### Problem description
Write out the lines of the listing word for word, starting with the line that contains "By what distance" and going on through the last line of the listing.

Picture-based spatial questions
****************************************
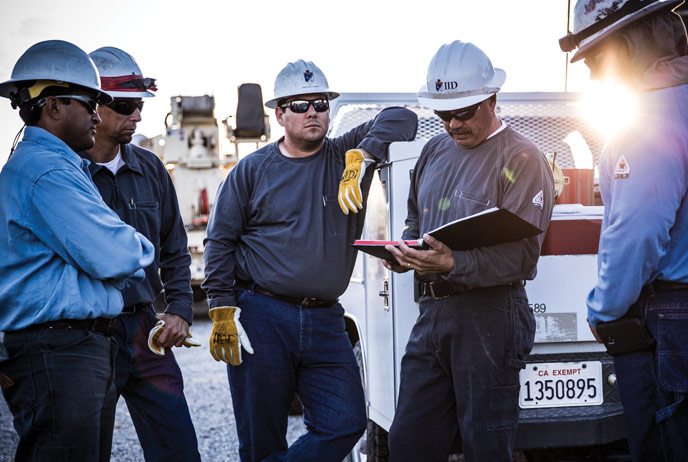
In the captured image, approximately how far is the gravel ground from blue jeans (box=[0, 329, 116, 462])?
2.81 meters

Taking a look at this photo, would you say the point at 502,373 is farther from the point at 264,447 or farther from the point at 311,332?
the point at 264,447

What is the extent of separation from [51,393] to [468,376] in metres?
1.59

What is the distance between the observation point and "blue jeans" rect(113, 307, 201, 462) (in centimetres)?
327

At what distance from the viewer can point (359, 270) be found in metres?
4.52

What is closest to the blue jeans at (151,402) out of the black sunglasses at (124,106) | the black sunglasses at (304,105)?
the black sunglasses at (124,106)

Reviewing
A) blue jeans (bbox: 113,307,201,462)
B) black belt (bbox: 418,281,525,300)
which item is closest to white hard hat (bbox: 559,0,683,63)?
black belt (bbox: 418,281,525,300)

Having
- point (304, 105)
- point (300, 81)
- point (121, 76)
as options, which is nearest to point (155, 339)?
point (121, 76)

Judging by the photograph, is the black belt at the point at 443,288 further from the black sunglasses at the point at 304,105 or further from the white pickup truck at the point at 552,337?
the black sunglasses at the point at 304,105

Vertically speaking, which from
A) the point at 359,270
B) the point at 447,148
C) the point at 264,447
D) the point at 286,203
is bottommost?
the point at 264,447

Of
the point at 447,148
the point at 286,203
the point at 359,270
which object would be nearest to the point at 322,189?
the point at 286,203

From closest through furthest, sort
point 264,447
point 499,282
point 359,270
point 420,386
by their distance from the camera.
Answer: point 499,282 → point 420,386 → point 264,447 → point 359,270

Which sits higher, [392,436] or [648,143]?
[648,143]

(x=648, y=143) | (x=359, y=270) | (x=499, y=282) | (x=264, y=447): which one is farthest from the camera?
(x=359, y=270)

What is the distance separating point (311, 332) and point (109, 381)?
1074 mm
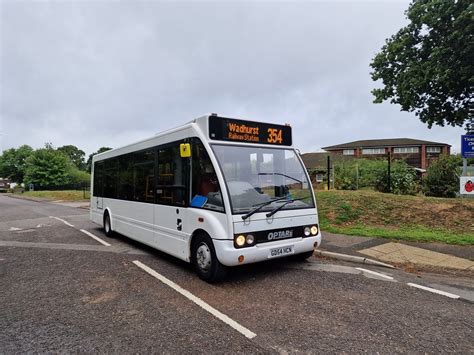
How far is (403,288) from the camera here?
4590mm

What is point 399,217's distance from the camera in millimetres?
9312

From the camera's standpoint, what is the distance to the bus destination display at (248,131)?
16.6 feet

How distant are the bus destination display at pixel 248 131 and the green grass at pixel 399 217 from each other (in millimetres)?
4222

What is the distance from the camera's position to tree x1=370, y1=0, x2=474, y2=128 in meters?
11.2

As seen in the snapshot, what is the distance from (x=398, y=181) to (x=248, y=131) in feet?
37.7

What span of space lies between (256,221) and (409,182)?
1235cm

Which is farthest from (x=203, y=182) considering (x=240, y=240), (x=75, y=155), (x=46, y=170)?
(x=75, y=155)

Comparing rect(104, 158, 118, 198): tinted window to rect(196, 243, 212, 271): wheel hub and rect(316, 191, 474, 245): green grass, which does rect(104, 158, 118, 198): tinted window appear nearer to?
rect(196, 243, 212, 271): wheel hub

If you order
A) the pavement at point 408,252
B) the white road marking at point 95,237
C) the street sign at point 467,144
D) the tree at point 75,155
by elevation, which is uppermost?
the tree at point 75,155

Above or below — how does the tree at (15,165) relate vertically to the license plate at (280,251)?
above

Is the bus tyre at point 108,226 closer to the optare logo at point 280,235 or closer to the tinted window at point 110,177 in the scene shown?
the tinted window at point 110,177

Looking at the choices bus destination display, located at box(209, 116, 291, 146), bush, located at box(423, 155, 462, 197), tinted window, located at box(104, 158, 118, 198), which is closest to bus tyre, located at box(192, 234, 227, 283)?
bus destination display, located at box(209, 116, 291, 146)

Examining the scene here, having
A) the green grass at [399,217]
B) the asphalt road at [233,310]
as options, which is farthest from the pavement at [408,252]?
the asphalt road at [233,310]

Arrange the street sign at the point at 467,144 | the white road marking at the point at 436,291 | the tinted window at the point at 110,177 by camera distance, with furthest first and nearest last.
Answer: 1. the street sign at the point at 467,144
2. the tinted window at the point at 110,177
3. the white road marking at the point at 436,291
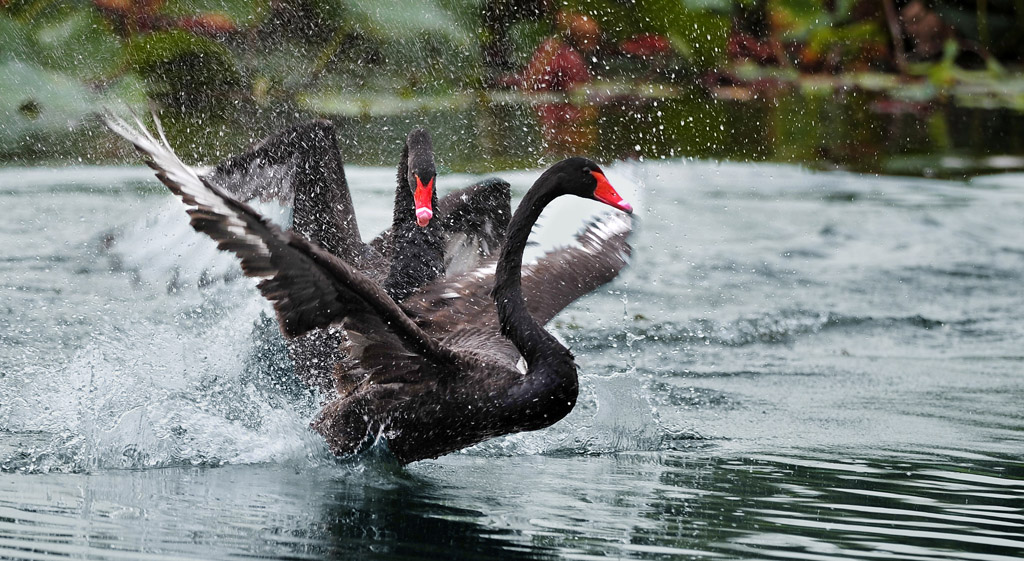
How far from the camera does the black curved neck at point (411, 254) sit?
5.84 metres

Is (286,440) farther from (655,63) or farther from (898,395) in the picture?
(655,63)

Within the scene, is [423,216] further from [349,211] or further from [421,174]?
[349,211]

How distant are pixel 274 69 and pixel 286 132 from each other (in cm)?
554

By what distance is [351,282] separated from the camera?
14.4 ft

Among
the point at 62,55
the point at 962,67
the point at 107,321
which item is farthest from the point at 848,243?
the point at 962,67

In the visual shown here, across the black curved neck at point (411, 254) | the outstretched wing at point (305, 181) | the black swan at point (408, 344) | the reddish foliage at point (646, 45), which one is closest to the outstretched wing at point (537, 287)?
****************************************
### Correct output
By what distance is [351,282] separated from the camera?
14.4 ft

Among
the point at 62,55
the point at 962,67
the point at 107,321
which item is farthest from the point at 848,243?
the point at 962,67

In the visual shown here, across the black curved neck at point (411, 254) | the outstretched wing at point (305, 181) | the black swan at point (408, 344) | the reddish foliage at point (646, 45), which one is closest to the outstretched wing at point (537, 287)?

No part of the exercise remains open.